The deepest desire of my heart
“Take delight in the Lord, and He will give you the desires of your heart” – Psalm 37:4
Eliza’s transfer to the NICU was crushing…as was her diagnosis with PWS. It felt impossible to give thanks…to delight in the Lord or in this amazing, beautiful baby He had given me to love. The grief and fear cast a shadow over the joy, but the feeling that bothered me more than any other was the jealousy…the intense, consuming jealousy that raged through me every time I was confronted by the bassinets of healthy, “normal” babies and their proud, exhausted parents. Since the NICU was housed directly behind the Well Baby Nursery, this exchange happened multiple times every single day. To be honest, I wasn’t happy for them…I was too hurt and confused that my own perfect journey had been so completely derailed. And then, of course, there was the guilt that accompanied all these feelings.
For a while, I wondered whether I would ever again feel truly free from it. Days would pass, but the sting of envy followed me through that door and past the dads witnessing their baby’s first bath or the nurses settling newborns in for their carseat checks. Nights were hard too, but they were different…I was alone with my baby and alone with my thoughts, often turning to prayer and song to bring me through my 45 minutes of nursing without falling asleep or falling apart. And it was in just such a moment when a simple reminder soothed my jealous heart and started me on a long (and sometimes uphill) journey towards gratitude. I heard the still, small voice of God speak to me with a message so clear that I could not help but listen. What have you prayed for? The deepest desire of your heart is not lost…in fact, it is closer than ever before!

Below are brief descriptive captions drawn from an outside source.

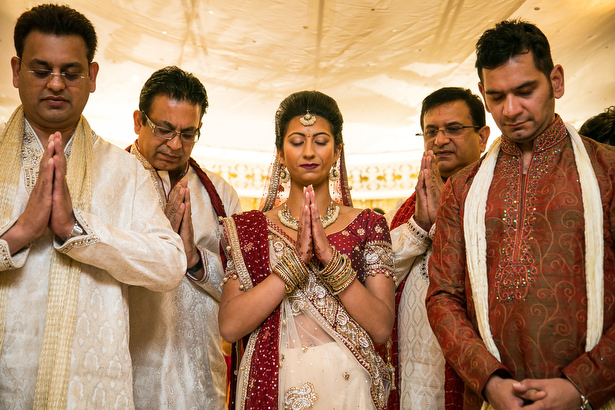 Bride with her family in a traditional Indian bridal outfit praying | Hindu wedding ceremony | Confetti.co.uk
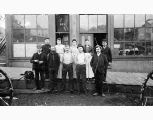 Group of men and women in front of 203 Western Ave., Seattle, 1895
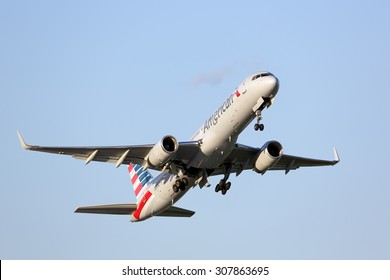 Chicago, Illinois / USA - July 30, 2015: View of an American Airlines Boeing 757-200 passenger jet taking off from runway 22L at Chicago O'Hare International Airport.  New American paint scheme.
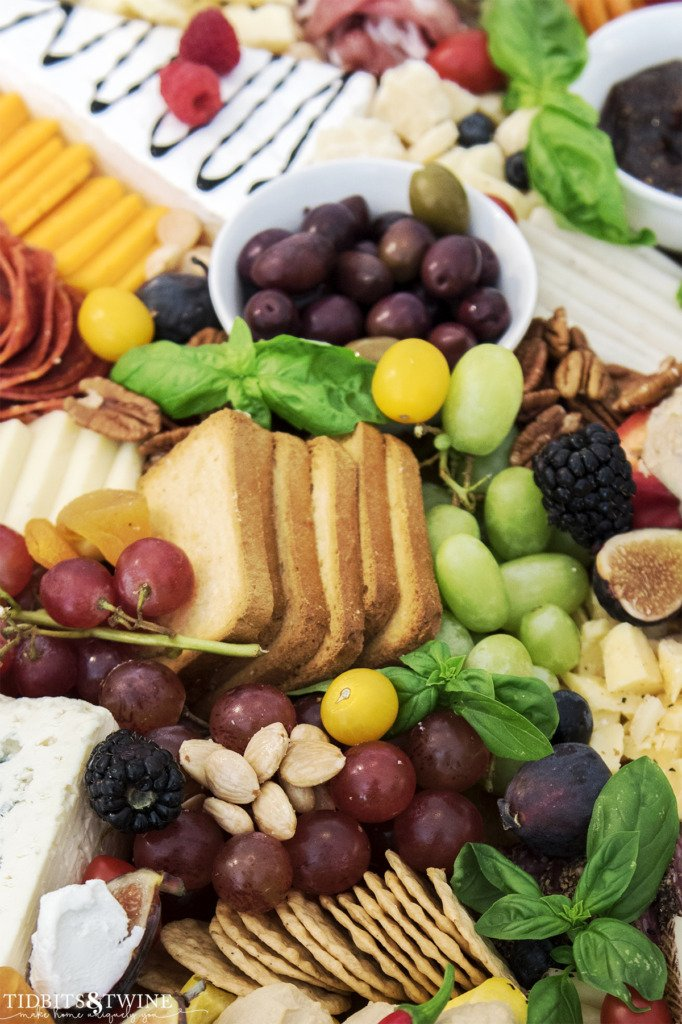 Closeup of meat and cheese charcuterie board showing grapes and marcona almonds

When I was pregnant with Amelia and again with Eliza, my prayer was always this: that my girls would grow to love God, and that their love would spill out into love and service for others. Of course I wanted a healthy, happy baby, but my prayers were always central around that one deepest desire and really nothing else. I’m not saying that I wish for hardship…I don’t. But I don’t regret not praying for their chromosomes either. And I am encouraged by all my favorite people throughout history…people who persevered through hard circumstances and came out stronger in their faith and love because of it. Their stories fill the Bible, and they are the ones whose testimony moves me the most. Their lives gave them a voice, but their hardships gave them a microphone.

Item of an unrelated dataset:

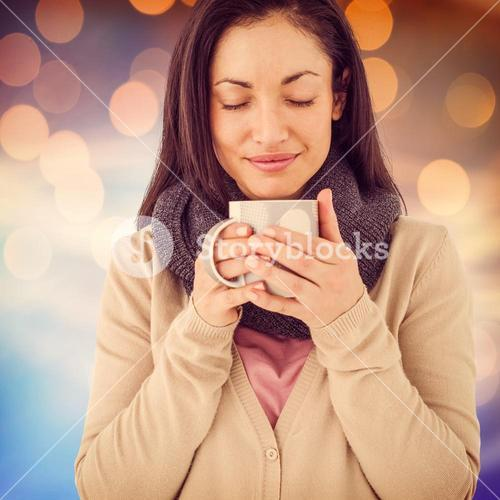 Composite image of smiling woman smelling hot beverage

I don’t know what Eliza’s life will say yet, but I just know it’s going to be good, and I’m thankful that she will have a microphone so that her life and love can be louder and go farther. That was my prayer before her birth and the one God reminded me of in the NICU. And it was my prayer as we dedicated her to the Lord again just weeks ago at her baptism, surrounded by a congregation of family, friends, and the incredibly special group of women from her NICU days. Gratitude overload!
“See what great love God has for us that we can be called children of God.” The same words are spoken after each baptism…just before the minister walks up and down the aisle with the curious baby to greet the congregation, and they move me to tears every time. I think that’s because they are so simple and so true. A parent’s love is tender, adoring, forgiving, and unconditional. And it is fierce! To think that such love is shared and even surpassed by God’s love blows me away, but I want my girls to know it…to know how wide and long and high and deep it is, and to let it fill them up until it can’t help but overflow into their lives and the way they treat others. PWS doesn’t change that, and it certainly doesn’t take it away. In fact, it has brought with it more blessings than challenges because it has forced me to let go and trust…to sit with uncertainty and meet it with gratitude. Gratitude and a continual prayer for the forever-unchanging desire of my heart.